I like that the new GSN version has done very little tinkering with the original format. That said, it still leaves me wanting more. Part of this is that the bonus round never has more than $25,000 at stake. When I was growing up, Pyramid would have SEVERAL tournaments each year where the first contestant to get to the top of the pyramid would win a cool $100,000. I realize GSN is a low-budget, high-school-AV-Club type of channel so they probably don't have money to burn, but still, come ON guys! You can't do better than $25K?

But more importantly, my disappointment is because of what the new Pyramid doesn't have -- any tension. I used to get so fired up right before the bonus round would start when Dick Clark would shout, "Here is your first subject. GO!" Granted, Dick Clark has passed on to that big pyramid in the sky. But can someone please tell the new host (some guy named Mike Richards) to get a little enthusiasm.

Also, the bonus round ticking clock needs to come back. Nothing was more intense when I was growing up than the sound of that clock with $100,000 at stake and the contestant hopelessly stuck on the final clue.

So, while I like that GSN is kickin' it ol' skool, a little more kick would go a long way.

Thursday, October 4, 2012

Bobby Valentine, The Sequel (And The End)

About a year ago, I blogged about my misgivings with the Red Sox naming Bobby Valentine manager.

Now, as the Sox completed their worst season since 1965 and Valentine got his walking papers, I give Bobby Valentine credit for at least this -- he tried to change the culture.

Personality-wise, the 2012 Red Sox were pretty much the same as the 2011 Red Sox: a bunch of spoiled prima donnas who thought they were entitled to do whatever they wanted.

Valentine tried to instill more discipline. The problem was that Valentine lost the team from the first few days of spring training. His way if instilling discipline was to berate Mike Aviles in front of the whole team for not running a cutoff play the way he wanted (which is prety ridiculous. This isn't football, where offenses and defenses are always evolving. The cutoff play has been pretty much unchanged for 100 years.). He lost the team before they even played a game. And that's not to defend the players, who are still spoiled brats and playing as poorly as they did this year is inexcusable.

But this speaks to exactly why I didn't want the Sox to tap Valentine as manager. He comes across as an arrogant jerk. Bobby Valentine would hate to manage himself. He thinks he's never wrong, which means that Bobby Valentine The Player would be just as much a prima donna as Adrian Gonzalez, Josh Beckett or Carl Crawford. Boston Blobe columnist Bob Ryan once wrote that Bobby Valentine has never told a story in which he wasn't the hero, and it's true. Bobby Valentine wasnted to manage the Red Sox, but he also wanted to be the star. 

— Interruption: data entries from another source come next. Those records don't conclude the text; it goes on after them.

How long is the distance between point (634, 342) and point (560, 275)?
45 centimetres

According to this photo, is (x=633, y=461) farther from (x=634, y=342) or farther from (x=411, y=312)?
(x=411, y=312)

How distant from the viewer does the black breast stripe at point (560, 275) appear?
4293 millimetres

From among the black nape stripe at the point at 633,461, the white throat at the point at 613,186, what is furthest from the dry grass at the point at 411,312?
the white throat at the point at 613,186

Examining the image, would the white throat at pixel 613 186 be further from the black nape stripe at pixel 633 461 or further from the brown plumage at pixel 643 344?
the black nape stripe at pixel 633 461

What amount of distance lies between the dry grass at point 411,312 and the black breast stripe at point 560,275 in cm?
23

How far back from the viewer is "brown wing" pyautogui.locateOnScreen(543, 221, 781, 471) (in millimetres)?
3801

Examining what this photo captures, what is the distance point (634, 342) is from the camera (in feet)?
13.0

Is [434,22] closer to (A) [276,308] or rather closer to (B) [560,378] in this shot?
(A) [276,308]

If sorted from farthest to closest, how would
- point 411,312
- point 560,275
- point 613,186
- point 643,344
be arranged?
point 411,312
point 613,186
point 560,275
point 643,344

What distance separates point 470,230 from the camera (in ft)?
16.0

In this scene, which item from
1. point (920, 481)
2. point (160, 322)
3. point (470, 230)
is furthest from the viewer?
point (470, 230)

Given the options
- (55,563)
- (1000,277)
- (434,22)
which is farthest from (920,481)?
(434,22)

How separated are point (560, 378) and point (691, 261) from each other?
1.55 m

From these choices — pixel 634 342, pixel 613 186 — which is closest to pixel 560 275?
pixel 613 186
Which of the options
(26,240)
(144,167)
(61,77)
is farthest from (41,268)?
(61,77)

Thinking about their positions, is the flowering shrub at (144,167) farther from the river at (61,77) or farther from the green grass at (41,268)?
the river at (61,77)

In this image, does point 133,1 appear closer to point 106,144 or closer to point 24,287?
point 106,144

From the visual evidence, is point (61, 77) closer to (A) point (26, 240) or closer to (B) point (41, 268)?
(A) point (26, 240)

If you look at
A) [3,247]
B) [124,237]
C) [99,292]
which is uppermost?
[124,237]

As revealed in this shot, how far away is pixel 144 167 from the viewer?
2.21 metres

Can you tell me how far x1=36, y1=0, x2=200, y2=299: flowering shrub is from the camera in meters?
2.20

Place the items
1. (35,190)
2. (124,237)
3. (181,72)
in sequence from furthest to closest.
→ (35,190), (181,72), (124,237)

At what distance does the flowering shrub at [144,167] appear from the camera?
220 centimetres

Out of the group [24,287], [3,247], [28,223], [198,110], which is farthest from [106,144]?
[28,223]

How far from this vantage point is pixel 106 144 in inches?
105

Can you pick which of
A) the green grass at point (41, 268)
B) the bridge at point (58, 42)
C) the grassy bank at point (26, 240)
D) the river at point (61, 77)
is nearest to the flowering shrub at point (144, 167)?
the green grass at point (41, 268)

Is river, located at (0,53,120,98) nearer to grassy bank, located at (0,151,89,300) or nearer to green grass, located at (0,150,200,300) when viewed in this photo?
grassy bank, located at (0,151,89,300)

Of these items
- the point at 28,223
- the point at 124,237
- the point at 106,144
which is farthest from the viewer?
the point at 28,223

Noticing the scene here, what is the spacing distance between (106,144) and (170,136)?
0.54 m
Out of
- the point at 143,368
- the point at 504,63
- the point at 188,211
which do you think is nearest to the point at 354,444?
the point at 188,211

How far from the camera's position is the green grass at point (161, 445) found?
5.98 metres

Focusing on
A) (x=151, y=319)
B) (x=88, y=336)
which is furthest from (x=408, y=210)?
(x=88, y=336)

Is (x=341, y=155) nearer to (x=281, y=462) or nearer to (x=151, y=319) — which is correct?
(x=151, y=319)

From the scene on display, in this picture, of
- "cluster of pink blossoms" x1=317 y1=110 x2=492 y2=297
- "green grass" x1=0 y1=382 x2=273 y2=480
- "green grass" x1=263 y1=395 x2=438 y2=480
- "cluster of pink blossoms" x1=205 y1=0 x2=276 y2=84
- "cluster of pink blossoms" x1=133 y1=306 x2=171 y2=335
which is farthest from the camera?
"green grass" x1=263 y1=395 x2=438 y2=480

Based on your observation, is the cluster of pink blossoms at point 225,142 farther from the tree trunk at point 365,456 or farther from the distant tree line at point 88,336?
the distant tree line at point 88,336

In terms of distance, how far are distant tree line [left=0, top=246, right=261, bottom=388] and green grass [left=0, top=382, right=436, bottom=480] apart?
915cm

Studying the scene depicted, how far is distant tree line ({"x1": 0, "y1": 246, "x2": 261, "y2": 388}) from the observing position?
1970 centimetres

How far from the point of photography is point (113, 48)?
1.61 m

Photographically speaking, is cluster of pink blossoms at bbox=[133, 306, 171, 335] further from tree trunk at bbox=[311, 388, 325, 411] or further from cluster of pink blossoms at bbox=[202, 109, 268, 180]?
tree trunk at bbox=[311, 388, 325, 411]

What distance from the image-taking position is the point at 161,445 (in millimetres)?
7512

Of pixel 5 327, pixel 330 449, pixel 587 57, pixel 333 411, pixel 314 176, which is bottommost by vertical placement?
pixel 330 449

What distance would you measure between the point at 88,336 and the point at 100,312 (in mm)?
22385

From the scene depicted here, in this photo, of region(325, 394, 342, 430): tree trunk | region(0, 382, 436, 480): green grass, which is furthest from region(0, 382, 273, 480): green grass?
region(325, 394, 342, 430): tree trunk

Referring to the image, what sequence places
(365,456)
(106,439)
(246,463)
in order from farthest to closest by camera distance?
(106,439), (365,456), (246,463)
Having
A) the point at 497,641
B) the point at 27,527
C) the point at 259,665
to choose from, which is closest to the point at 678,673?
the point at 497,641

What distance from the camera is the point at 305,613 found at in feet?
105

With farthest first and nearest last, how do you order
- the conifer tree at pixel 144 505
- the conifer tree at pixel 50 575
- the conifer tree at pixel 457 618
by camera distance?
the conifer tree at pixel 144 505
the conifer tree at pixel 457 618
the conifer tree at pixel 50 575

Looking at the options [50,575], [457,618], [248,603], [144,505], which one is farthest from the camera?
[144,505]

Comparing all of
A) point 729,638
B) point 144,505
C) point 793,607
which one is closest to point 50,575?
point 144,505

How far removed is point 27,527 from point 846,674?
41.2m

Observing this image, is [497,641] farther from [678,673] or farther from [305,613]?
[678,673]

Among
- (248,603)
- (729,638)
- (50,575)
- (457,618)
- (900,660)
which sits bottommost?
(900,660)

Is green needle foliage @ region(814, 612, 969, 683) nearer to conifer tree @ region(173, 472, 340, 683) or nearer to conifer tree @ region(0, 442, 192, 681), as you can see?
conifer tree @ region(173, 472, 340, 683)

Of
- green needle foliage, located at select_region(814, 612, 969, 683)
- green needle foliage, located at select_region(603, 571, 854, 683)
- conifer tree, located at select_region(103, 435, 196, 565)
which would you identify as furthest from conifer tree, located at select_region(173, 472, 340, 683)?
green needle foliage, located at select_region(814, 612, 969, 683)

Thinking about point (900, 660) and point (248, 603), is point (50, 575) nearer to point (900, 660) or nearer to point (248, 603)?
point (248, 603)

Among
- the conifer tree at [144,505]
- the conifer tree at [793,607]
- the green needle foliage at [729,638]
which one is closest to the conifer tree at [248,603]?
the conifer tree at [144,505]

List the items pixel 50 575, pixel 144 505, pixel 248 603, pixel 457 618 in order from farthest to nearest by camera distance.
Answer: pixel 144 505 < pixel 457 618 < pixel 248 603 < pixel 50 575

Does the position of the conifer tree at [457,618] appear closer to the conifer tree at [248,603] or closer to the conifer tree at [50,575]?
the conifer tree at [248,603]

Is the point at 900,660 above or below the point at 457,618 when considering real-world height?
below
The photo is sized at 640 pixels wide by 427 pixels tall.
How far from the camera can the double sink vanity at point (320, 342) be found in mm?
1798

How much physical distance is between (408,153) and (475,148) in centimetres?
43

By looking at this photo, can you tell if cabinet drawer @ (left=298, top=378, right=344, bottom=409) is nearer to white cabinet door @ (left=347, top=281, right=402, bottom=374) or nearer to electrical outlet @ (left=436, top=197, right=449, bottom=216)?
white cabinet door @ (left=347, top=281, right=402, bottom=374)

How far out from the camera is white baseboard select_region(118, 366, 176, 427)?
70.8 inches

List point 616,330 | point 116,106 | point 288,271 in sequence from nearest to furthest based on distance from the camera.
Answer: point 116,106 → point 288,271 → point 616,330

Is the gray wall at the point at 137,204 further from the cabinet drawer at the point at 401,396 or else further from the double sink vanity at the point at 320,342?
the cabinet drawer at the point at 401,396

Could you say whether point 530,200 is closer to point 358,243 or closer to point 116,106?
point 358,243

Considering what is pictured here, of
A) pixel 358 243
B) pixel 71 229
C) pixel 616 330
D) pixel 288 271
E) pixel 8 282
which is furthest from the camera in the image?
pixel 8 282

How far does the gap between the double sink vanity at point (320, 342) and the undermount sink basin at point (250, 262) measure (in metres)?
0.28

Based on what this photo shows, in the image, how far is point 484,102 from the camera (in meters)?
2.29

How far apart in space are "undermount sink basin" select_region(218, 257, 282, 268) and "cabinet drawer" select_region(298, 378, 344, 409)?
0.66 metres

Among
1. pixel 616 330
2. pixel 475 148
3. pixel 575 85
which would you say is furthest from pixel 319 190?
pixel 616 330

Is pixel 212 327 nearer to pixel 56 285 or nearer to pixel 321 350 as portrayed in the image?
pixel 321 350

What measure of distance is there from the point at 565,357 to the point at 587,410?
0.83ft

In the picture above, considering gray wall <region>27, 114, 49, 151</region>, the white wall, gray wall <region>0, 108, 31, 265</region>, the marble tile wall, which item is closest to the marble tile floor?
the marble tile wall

Worse, Valentine is horrible with the media. He argued with everybody, from Glenn Ordway to Buster Olney. Sports media can blow things way out of proportion, particularly in Boston, but the problem is that the media always gets the last word. And when Bobby Valentine threatens to punch Glenn Ordway in the face or answers questions about whether his coaches undermined him with a third-grade-esque, "No," then he looks like an ass who quit when it became obvious that the Sox were doomed.

Sometimes I hate to be right. Unfortunately, this is one of those times.